(To-do item)
Set out the text of the items below as a JSON list of strings, one string per line, with blank lines left out. Leave the pictures out of your answer.

□ □ □ □ □

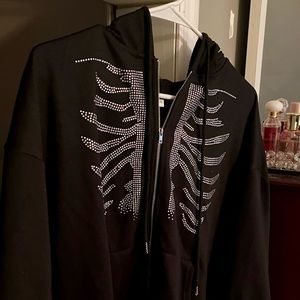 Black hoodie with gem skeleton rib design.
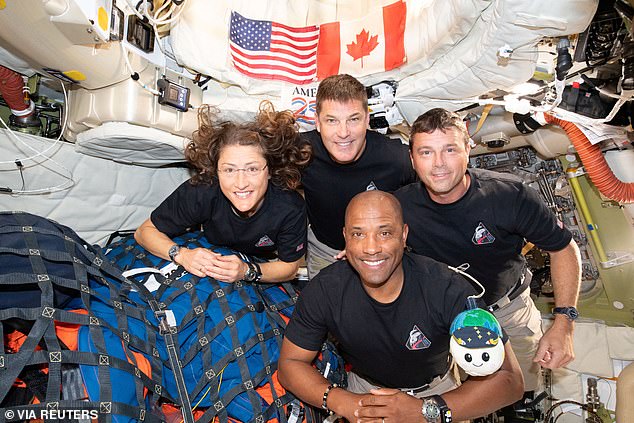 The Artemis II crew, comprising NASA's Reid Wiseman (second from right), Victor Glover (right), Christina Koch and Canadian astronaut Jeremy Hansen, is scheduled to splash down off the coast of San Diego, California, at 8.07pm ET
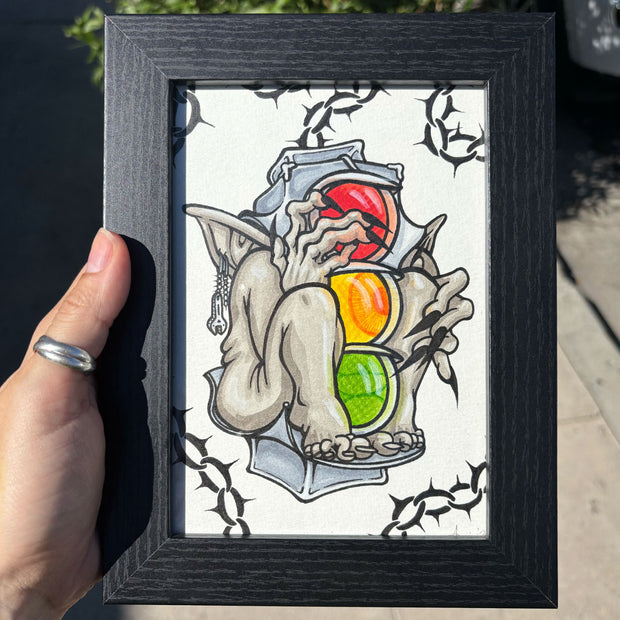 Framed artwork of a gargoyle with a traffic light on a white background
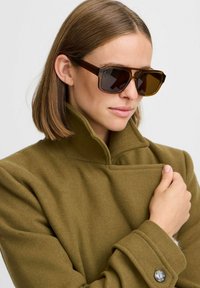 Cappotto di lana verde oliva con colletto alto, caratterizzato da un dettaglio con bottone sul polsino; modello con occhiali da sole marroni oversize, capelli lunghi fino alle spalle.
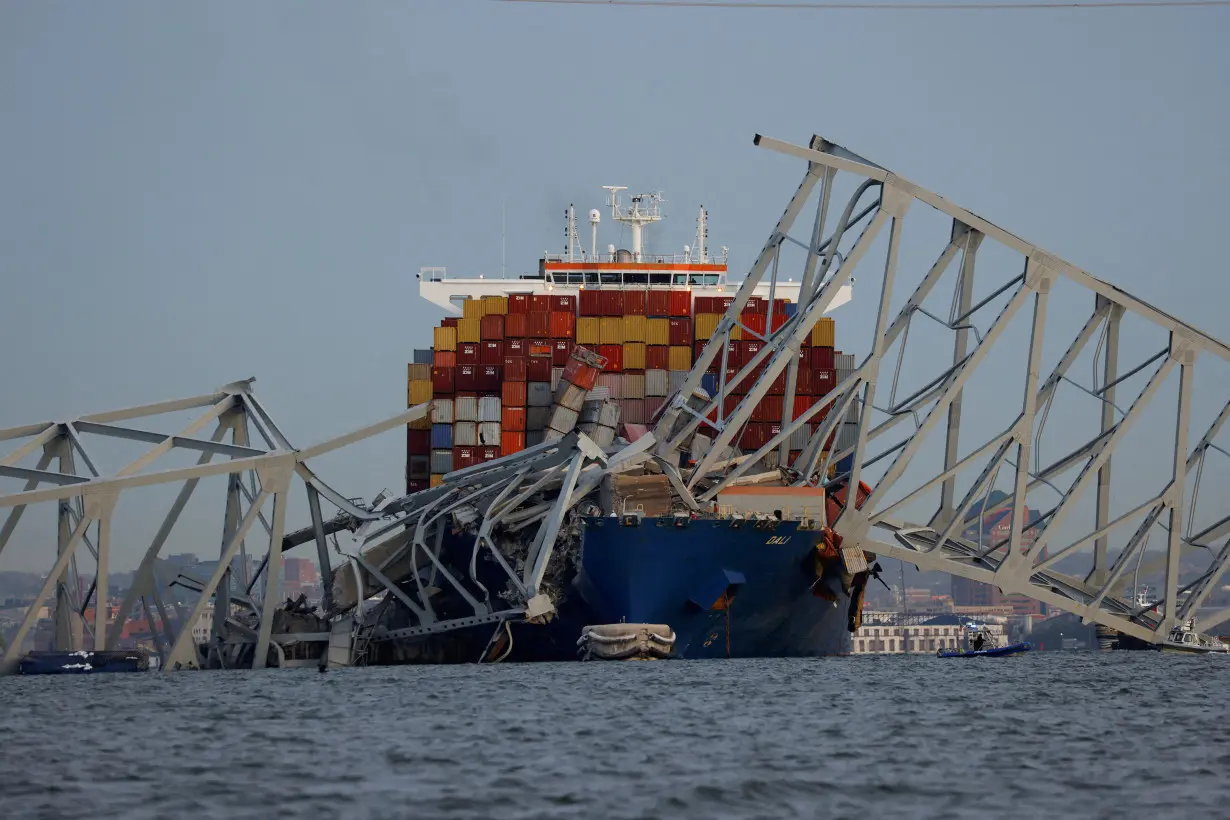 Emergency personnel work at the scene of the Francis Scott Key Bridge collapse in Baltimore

□ □ □ □ □

(Task response)
[
  " Black hoodie with gem skeleton rib design.",
  " The Artemis II crew, comprising NASA's Reid Wiseman (second from right), Victor Glover (right), Christina Koch and Canadian astronaut Jeremy Hansen, is scheduled to splash down off the coast of San Diego, California, at 8.07pm ET",
  " Framed artwork of a gargoyle with a traffic light on a white background",
  " Cappotto di lana verde oliva con colletto alto, caratterizzato da un dettaglio con bottone sul polsino; modello con occhiali da sole marroni oversize, capelli lunghi fino alle spalle.",
  " Emergency personnel work at the scene of the Francis Scott Key Bridge collapse in Baltimore"
]